__EXERCISE INSTRUCTIONS__. Convert everything from the start of the rows down to the line containing "3. [952,301]" into a numbered list, with blank lines left out.

— begin RECORDS FOR THIS EXERCISE —

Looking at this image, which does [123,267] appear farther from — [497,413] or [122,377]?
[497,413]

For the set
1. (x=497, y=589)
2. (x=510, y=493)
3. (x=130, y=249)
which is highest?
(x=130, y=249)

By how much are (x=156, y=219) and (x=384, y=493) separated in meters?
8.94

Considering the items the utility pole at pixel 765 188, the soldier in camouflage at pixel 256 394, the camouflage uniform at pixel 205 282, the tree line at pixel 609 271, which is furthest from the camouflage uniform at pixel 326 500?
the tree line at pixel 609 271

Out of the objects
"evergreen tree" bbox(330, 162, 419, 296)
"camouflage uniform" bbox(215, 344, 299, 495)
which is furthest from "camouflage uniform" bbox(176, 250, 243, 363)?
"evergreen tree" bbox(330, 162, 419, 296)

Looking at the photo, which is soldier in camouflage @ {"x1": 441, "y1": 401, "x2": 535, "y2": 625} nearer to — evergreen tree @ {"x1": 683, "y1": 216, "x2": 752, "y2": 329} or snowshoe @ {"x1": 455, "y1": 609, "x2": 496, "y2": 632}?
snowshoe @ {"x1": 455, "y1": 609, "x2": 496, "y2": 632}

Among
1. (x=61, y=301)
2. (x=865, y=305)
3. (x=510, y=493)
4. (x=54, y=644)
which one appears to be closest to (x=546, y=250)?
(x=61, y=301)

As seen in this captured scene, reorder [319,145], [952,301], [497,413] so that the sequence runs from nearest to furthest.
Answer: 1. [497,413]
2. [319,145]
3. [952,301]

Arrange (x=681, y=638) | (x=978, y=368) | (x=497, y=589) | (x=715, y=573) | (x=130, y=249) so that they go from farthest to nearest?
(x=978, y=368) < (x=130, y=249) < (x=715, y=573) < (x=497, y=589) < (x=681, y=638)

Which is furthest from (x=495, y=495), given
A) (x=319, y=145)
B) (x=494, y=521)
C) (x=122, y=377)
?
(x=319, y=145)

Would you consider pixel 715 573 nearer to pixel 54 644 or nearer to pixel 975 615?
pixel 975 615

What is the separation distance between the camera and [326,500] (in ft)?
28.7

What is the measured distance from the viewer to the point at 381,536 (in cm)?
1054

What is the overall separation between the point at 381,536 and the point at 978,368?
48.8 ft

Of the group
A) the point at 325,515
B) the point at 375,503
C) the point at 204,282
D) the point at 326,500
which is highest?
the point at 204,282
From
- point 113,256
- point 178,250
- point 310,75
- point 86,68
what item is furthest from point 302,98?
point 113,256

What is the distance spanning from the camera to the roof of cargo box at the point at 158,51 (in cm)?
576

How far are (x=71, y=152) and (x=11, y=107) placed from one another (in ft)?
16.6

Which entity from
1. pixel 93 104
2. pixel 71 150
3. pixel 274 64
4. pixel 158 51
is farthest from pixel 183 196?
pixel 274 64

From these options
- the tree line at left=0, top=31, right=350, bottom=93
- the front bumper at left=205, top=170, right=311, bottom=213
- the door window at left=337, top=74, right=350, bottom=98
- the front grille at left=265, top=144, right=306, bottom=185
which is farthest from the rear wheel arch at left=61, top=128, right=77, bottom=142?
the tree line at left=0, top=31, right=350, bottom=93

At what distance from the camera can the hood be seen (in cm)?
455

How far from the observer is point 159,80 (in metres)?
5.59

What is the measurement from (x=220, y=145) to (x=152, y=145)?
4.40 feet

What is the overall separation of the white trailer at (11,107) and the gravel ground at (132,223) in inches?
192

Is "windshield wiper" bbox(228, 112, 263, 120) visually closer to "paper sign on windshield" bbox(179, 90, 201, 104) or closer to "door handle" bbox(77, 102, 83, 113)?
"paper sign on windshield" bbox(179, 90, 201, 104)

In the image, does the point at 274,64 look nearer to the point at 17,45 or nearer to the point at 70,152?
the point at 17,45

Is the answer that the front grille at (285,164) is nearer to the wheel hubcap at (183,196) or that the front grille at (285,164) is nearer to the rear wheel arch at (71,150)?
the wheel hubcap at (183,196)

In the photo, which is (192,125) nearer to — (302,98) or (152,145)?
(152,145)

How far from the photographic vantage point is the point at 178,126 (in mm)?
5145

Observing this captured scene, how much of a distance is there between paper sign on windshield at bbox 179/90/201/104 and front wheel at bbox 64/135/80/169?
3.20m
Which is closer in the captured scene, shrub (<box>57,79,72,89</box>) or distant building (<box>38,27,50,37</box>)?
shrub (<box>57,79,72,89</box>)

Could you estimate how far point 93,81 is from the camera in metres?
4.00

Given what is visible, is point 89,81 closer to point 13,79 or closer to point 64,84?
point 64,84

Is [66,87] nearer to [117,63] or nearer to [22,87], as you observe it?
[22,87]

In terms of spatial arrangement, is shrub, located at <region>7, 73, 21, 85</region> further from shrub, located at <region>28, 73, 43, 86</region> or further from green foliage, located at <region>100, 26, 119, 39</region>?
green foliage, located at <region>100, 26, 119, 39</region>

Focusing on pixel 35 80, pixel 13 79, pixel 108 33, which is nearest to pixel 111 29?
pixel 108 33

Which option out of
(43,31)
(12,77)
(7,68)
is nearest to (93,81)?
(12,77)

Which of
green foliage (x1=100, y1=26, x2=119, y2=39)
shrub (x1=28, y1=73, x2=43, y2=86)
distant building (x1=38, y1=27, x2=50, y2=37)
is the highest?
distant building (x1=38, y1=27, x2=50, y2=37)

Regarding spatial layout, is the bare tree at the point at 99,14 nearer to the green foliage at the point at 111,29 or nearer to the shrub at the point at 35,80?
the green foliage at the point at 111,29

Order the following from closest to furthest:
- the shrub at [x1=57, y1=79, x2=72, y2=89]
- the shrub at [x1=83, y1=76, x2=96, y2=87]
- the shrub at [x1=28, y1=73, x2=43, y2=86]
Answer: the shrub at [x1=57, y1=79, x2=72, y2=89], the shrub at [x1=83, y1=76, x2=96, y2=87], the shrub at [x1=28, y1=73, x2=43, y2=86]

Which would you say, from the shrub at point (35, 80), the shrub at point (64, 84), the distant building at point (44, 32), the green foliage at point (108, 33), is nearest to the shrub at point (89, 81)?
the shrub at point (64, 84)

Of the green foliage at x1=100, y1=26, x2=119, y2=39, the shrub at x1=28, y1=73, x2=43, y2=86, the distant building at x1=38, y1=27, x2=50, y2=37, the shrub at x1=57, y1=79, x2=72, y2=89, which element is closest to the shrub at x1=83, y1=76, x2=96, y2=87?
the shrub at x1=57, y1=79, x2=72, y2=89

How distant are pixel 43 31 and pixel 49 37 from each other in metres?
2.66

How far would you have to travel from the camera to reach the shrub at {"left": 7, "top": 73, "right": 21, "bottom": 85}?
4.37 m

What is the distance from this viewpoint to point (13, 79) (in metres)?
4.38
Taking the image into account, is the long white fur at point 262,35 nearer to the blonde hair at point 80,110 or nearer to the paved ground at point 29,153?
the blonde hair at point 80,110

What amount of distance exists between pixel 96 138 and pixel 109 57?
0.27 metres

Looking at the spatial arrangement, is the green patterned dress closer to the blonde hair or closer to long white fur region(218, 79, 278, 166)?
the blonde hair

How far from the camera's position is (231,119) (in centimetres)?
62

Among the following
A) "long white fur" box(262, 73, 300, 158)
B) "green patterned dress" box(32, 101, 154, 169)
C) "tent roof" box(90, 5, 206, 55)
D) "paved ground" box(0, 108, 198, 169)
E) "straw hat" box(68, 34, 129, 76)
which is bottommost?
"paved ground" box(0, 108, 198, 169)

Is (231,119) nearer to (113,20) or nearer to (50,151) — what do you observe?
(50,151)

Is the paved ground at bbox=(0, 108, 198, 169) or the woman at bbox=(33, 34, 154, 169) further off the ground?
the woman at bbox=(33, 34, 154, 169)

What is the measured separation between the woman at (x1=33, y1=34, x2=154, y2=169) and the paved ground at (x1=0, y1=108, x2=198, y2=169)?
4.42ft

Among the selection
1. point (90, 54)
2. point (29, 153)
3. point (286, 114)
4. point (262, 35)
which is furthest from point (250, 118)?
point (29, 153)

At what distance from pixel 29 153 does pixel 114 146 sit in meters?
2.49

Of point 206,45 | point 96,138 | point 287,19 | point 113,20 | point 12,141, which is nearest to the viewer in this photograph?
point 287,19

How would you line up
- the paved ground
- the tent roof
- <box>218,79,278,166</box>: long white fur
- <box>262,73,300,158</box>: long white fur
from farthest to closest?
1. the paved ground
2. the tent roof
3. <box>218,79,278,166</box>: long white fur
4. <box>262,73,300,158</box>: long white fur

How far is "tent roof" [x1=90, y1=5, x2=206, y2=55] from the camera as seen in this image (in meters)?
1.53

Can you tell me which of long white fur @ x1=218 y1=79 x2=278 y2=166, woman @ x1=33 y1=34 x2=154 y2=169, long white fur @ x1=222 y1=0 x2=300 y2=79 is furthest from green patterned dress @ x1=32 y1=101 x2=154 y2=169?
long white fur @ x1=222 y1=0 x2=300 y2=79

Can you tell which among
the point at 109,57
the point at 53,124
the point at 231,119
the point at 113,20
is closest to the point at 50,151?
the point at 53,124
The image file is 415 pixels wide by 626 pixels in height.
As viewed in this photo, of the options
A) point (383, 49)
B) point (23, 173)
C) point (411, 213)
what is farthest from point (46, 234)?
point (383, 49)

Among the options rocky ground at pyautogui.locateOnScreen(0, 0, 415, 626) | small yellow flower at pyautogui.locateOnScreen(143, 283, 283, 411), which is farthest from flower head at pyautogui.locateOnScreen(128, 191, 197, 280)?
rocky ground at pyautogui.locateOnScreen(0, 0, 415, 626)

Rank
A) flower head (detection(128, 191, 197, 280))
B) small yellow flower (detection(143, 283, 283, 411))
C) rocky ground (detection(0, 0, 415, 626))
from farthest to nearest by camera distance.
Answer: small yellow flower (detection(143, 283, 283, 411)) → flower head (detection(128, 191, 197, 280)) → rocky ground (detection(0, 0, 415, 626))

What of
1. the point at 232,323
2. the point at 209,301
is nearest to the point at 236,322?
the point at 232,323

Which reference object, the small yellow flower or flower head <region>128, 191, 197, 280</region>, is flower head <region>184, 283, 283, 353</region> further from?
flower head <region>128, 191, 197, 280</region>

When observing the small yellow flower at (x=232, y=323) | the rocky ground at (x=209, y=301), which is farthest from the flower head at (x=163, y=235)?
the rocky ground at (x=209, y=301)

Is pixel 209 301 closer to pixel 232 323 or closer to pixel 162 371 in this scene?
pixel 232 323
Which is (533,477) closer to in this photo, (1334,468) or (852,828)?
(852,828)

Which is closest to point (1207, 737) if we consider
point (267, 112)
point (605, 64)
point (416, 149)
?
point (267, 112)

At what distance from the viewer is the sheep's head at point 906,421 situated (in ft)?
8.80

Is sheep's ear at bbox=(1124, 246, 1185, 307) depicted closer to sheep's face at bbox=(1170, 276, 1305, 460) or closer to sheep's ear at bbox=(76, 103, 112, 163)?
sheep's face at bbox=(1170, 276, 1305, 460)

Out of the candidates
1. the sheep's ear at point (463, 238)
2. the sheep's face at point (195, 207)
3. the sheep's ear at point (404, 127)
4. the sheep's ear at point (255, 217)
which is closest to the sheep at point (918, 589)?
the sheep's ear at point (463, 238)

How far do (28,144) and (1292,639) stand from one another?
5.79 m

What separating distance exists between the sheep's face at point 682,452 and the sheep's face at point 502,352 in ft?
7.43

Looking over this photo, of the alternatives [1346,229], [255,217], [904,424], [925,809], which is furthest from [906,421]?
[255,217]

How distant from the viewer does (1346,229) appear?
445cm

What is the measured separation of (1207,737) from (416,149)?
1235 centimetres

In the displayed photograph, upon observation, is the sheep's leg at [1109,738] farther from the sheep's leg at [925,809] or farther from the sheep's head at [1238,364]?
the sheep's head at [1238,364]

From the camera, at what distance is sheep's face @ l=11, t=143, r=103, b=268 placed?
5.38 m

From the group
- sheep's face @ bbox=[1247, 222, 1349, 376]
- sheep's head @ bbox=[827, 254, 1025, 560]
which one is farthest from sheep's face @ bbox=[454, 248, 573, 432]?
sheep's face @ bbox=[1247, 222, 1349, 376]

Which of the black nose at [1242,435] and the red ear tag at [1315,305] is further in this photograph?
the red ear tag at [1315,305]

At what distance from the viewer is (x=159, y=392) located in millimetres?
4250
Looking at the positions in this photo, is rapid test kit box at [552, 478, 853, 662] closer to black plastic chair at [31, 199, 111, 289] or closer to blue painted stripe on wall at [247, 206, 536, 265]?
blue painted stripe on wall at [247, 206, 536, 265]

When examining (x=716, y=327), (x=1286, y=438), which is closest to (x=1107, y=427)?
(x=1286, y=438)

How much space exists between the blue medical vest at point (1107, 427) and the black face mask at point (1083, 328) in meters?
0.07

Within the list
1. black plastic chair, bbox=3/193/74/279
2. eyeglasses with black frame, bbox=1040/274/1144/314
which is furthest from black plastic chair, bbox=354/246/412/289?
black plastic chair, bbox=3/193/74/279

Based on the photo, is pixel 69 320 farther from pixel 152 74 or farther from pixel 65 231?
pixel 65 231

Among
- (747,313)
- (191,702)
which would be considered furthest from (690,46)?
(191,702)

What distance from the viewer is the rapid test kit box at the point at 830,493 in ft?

— end RECORDS FOR THIS EXERCISE —

__SOLUTION TO THE PROBLEM__.
1. Looking at this image, which does [123,267] appear farther from — [497,413] or [122,377]?
2. [497,413]
3. For the set
4. 1. (x=497, y=589)
5. 2. (x=510, y=493)
6. 3. (x=130, y=249)
7. which is highest?
8. (x=130, y=249)
9. By how much are (x=156, y=219) and (x=384, y=493) separated in meters?
10. 8.94
11. Considering the items the utility pole at pixel 765 188, the soldier in camouflage at pixel 256 394, the camouflage uniform at pixel 205 282, the tree line at pixel 609 271, which is furthest from the camouflage uniform at pixel 326 500?
12. the tree line at pixel 609 271
13. Out of the objects
14. "evergreen tree" bbox(330, 162, 419, 296)
15. "camouflage uniform" bbox(215, 344, 299, 495)
16. which is furthest from "camouflage uniform" bbox(176, 250, 243, 363)?
17. "evergreen tree" bbox(330, 162, 419, 296)
18. Looking at the photo, which is soldier in camouflage @ {"x1": 441, "y1": 401, "x2": 535, "y2": 625} nearer to — evergreen tree @ {"x1": 683, "y1": 216, "x2": 752, "y2": 329} or snowshoe @ {"x1": 455, "y1": 609, "x2": 496, "y2": 632}?
19. snowshoe @ {"x1": 455, "y1": 609, "x2": 496, "y2": 632}
20. Among
21. 1. (x=61, y=301)
22. 2. (x=865, y=305)
23. 3. (x=510, y=493)
24. 4. (x=54, y=644)
25. which one appears to be closest to (x=546, y=250)?
26. (x=61, y=301)
27. As seen in this captured scene, reorder [319,145], [952,301], [497,413] so that the sequence runs from nearest to furthest.
28. Answer: 1. [497,413]
29. 2. [319,145]
30. 3. [952,301]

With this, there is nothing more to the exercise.